Provincial / State sides
- Years: Team / Apps / (Points)
- 2018-: Auckland

International career
- Years: Team / Apps / (Points)
- 2014-present: Sri Lanka / 1

= Sudharshana Muthuthanthri =

Sudharshana Muthuthanthri or Sudarshana Muthuthanthri (born 25 August 1991) is a Sri Lankan rugby player and the current captain of the Sri Lanka national rugby union team. He replaced former captain, Fazil Marija as the new skipper of the Sri Lankan rugby union team in 2015.

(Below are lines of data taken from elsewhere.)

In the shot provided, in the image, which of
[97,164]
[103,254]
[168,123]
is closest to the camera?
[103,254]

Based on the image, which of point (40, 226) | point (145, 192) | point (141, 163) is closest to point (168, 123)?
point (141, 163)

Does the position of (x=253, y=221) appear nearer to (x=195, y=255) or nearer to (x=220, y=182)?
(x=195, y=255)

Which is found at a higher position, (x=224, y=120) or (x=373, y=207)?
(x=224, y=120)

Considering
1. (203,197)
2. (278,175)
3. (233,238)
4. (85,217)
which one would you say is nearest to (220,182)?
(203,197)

He played schoolboy rugby at S. Thomas' College, Mount Lavinia between 2009-2010 as a flanker. He then went on to play for Havelock Sports Club where he became vice captain in 2012 under Henry Terrance when Havelocks won the Dialog Rugby League. Muthuthanthri took over the captaincy of the club in 2013 where the team finished runner-up. In 2014 under his leadership Havelocks ended up third.

He currently plays for Colombo Hockey and Football Club in the Dialog Rugby League. His usual position is Flanker, but can also switch to Number 8.

In 2018, he became the first Sri Lankan to be selected to play at the Top-level Provincial Rugby tournament in New Zealand representing Auckland.

Muthuthanthri was named to Sri Lanka's 2018 Commonwealth Games team in March 2018.